Mira wrote a supplement. "Minimum when P = Q"
"Right. When prediction is perfect, cross entropy is minimized. It equals the entropy H(P)."
Yuki thought. "So the larger the cross entropy, the more wrong the prediction?"
"Exactly. In machine learning, we use cross entropy as a loss function. We train models to reduce cross entropy."
Riku latched onto this. "Loss function means degree of failure?"
"Precisely. Neural networks adjust their weights to minimize cross entropy."
Mira drew a diagram on a new page. An example of a classification problem. A model judging cat or dog.
Aoi continued. "For instance, we show a cat image. The correct answer is 'cat=1.0, dog=0.0'. But the model outputs 'cat=0.6, dog=0.4', then cross entropy is about 0.51."

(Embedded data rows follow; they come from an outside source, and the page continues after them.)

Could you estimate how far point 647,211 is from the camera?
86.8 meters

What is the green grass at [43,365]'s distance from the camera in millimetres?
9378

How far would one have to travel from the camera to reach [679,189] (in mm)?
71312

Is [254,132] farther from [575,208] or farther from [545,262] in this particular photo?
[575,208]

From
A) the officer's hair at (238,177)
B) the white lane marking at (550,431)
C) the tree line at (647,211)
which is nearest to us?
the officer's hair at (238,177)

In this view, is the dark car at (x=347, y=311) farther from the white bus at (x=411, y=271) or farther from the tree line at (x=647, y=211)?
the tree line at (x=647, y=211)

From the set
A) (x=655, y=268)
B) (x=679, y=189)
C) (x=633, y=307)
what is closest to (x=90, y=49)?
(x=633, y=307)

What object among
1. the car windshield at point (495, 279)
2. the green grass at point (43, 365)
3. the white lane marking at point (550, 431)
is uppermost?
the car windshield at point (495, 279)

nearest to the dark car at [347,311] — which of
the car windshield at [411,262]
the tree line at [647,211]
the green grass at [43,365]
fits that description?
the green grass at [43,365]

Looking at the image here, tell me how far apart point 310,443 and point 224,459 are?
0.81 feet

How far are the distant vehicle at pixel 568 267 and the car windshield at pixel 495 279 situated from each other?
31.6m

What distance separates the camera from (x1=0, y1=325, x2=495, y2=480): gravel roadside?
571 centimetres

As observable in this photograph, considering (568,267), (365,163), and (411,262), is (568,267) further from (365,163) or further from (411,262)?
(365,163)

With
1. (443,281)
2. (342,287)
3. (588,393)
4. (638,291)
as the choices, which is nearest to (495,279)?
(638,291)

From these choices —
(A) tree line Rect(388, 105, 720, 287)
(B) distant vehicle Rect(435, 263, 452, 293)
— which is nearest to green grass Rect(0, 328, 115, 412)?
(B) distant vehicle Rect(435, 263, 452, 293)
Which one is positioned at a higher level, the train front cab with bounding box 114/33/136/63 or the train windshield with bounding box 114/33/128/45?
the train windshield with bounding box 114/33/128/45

"The prediction is ambiguous, so the penalty is large," Yuki understood.
"Right. If it's 'cat=0.9, dog=0.1', cross entropy is about 0.11. A confident prediction close to correct has small loss."
Riku pondered. "But what if it's completely wrong like 'cat=0.1, dog=0.9'?"
"Cross entropy is about 2.3. A large penalty."
"Being able to quantify failure is convenient."
Aoi nodded. "Furthermore, cross entropy and KL divergence are related. H(P,Q) = H(P) + D_KL(P||Q)"
Mira pointed at the formula. "Cross entropy = Entropy + KL divergence"
"That is, cross entropy consists of two parts. One is the uncertainty of the true distribution H(P). That's fixed. The other is the prediction gap D_KL(P||Q)."
Yuki's eyes lit up. "So minimizing cross entropy is the same as minimizing KL divergence!"
"Perfect understanding. In training, H(P) doesn't change, so reducing cross entropy equals bringing the predicted distribution closer to the true distribution."
Riku looked at his notebook. "So when my prediction problem answers were wrong, it's because cross entropy was large?"
"In a sense. Your 'predicted distribution' and 'correct distribution' were misaligned."
Yuki suddenly thought of something. "Can test failures be measured with cross entropy too?"
Aoi smiled. "Theoretically, yes. The gap between your answer's probability distribution and the correct distribution."
"Somehow, failure seems a bit more objective now."
Mira quietly raised her hand. An unusual action. "Failure is information. Learn from cross entropy."
"Yes. Failure is information. If you know how much you're off, you can see how to correct it."
Riku regained energy. "So we're studying to reduce cross entropy?"
"Good interpretation," Aoi laughed.
Yuki lifted their face from the desk. Failure isn't the end. Measure, learn, and move forward. That was the lesson of cross entropy.